How do we depict the lives of migrants? As they appear in news broadcasts, magazine covers, and documentary subjects, refugees express the vivid precarity of their movement. Sprawled across territories, standing together in camps, or facing yet another difficult passage in their journey, a refugee’s movement reflects the imperative constant of their condition. The representation of their movement, however, may also serve the political purpose of providing grounds for the so-called debate of what “should be done” with these displaced people. In reactionary spheres, these representations transform refugees into mobs or hordes that devour local communities. Those concerned with a more compassionate approach, though, render their subjects with empathy in portraits, interviews, and a detailed retellings of their long journey, written as an affected act of “humanizing the Other.”

Janet Biehl’s watercolors depict the life of migration as it appears across distinct geopolitical crises. The Ukrainians, Moldovans, and Yemenis in these images distinguish themselves through dress, gestures, and space, yet beyond these, the watercolors communicate in each instance the emotive composition of the migrants’ form. The disarrayed lines and groupings signal at once the isolating assemblage of strangers: the distinct hardships that have brought them together and the subsequent fortunes or misfortunes that will drive their future. Elsewhere, the groupings indicate the familial relations that huddle and collect these persons together. The eyes, above all, cast the expectations of the journey to come: staring down in attendance, looking out in expectation, or imagining at what cost one’s situation could be transformed. In an experience that is measured by no clear indicators of success—at what point does a migrant understand their journey to be over?—maintaining a belief in finding a new opportunity must be valued above all else.
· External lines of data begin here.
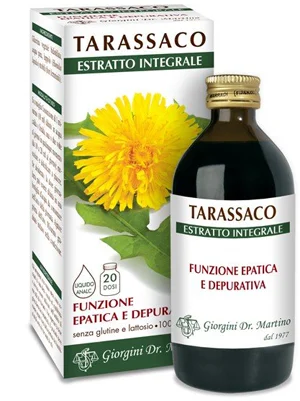 dottorbianchi-220260707161809138152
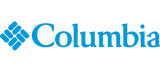 Columbia 147667 Steens Mountain™ Fleece 2.0 Full-Zip Jacket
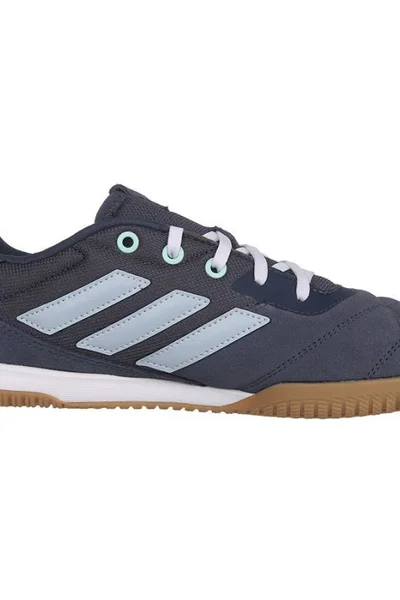 Kopačky Adidas Copa Glorio IN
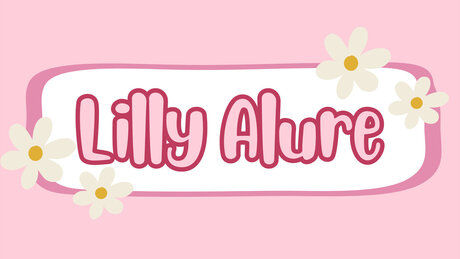 Lilly Alure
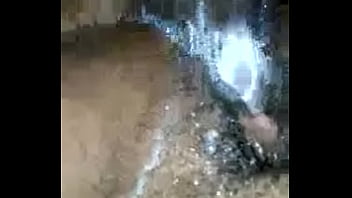 Preview 2 of All World Rep Com - xvideos.com 5db5bc5cde8473bedd48cdb1a2738c29-1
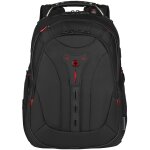 WENGER Pegasus Deluxe Ballistic Deluxe 40,64cm 16Zoll...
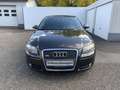 Audi A3 A3 1.8 TFSI S-tronic "S line" *Leder*SHZ* Grau - thumbnail 2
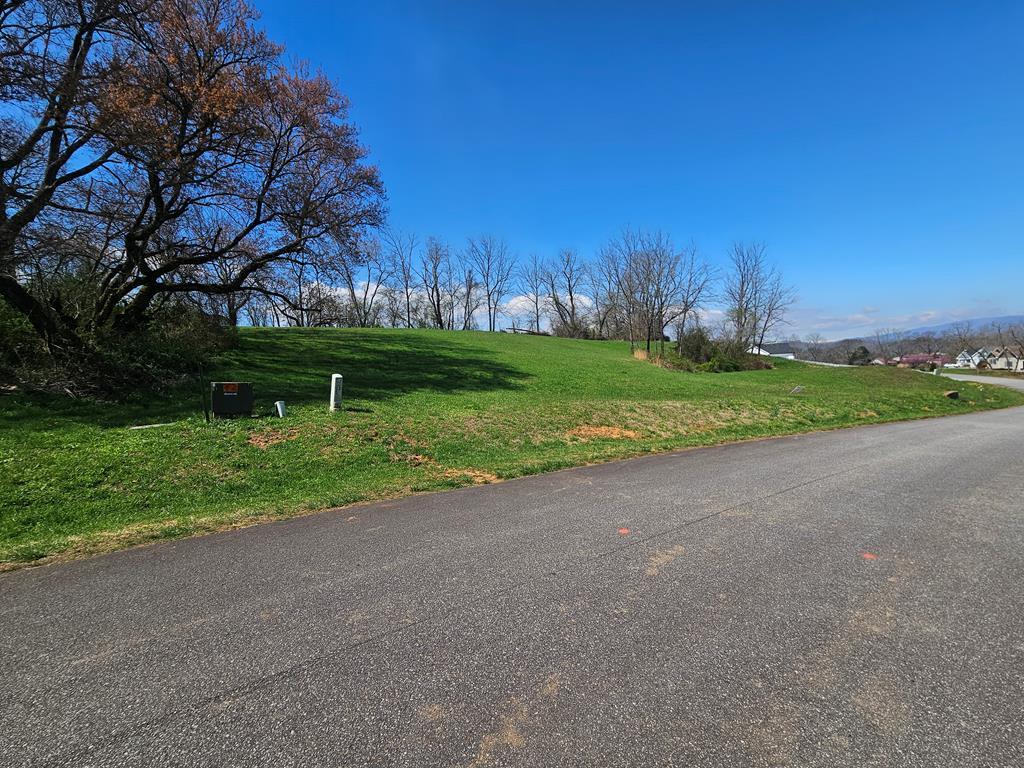 0 Mcglamery Farm Drive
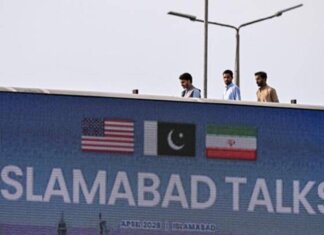 Usa-Iran, colloqui in salita. Trump: “Apriremo Stretto di Hormuz con o senza Teheran”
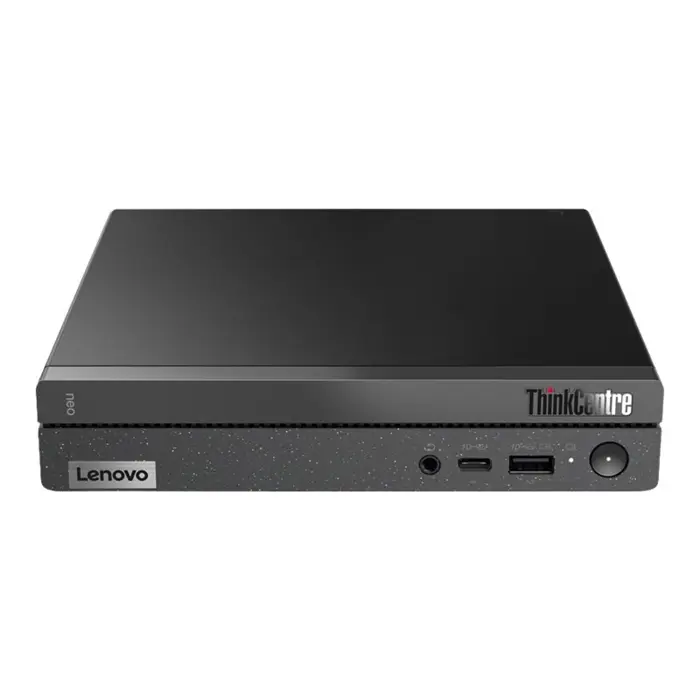 Lenovo ThinkCentre neo 50q G4 i5 13420H/16GB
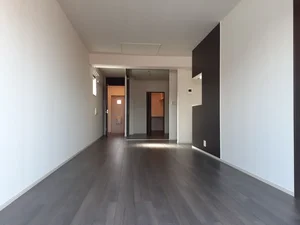 和泉府中駅（大阪府）のマンスリーマンション・ウィークリーマンション「アヴェニュー　泉大津 102・LDK(No.1287424)」メイン画像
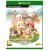 Xbox One Story of Seasons: Friends Of Mineral Town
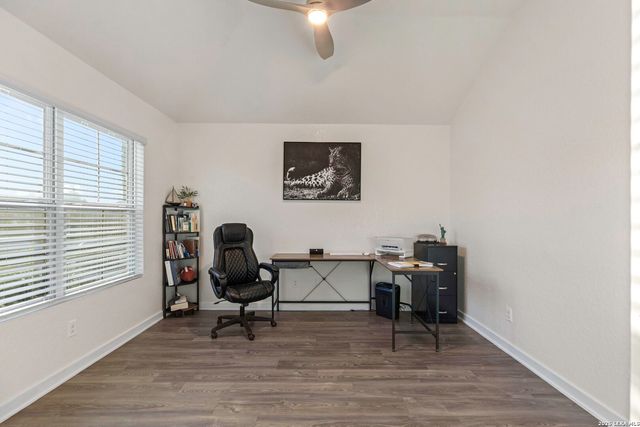 10759 Francisco Way, Converse, TX 78109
Why is the concept of intent central to the viewing of Biehl’s watercolors? Where the subjects are otherwise displayed for the mere political purpose of communicating their audiences’ personal feelings regarding migrants—decided, in this case, on exclusion or an affected empathy—the images center their focus on the embodied spirit of the migrants in their journey. Biehl, in discussing her choice of medium, remarks that, “watercolors fill in the emotion.” Biehl’s art offers the experience of migration without the pretensions of the viewer, but as an approach to the volatile state of migration.
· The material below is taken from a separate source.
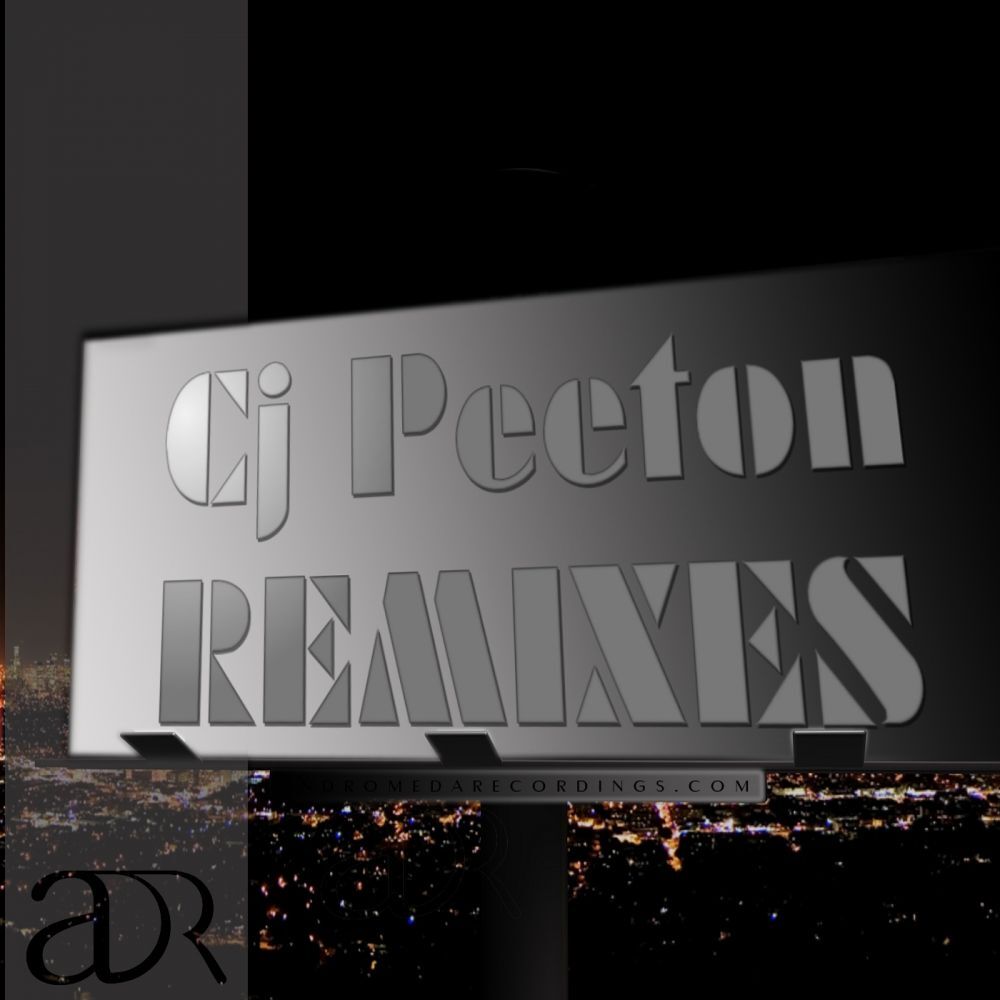 Picture of Remixes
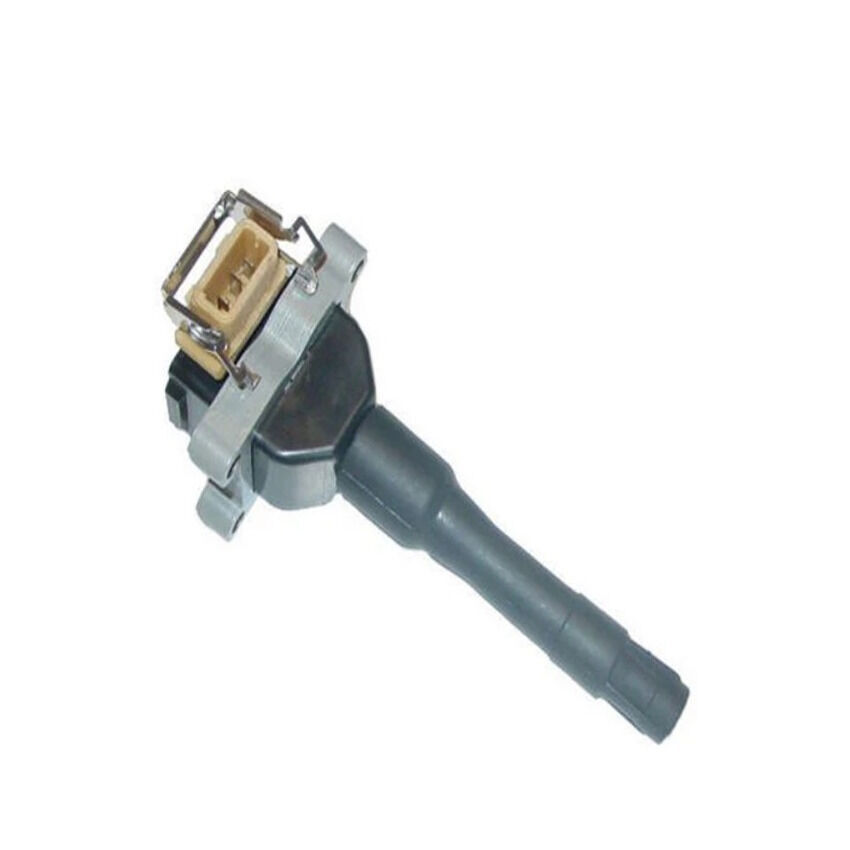 Emap Ignition Coil For BMW 5 E34 2.0L/2.5L/3.0L/4.0L Petrol V8 M50, B20, (206S2)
—José Alfredo O.A., Visual Art Editor

Janet Biehl

Janet Biehl is a writer, artist and editor born in Cincinnati, Ohio. After majoring in Theater at Wesleyan University, she pursued her M.A. in Liberal Studies at CUNY Graduate Center. Biehl has published works related to social ecology and became later involved in the Kurdish Freedom Movement as a writer, activist, and translator. Biehl’s artistic publications include Their Blood Got Mixed: Revolutionary Rojava and the War on ISIS.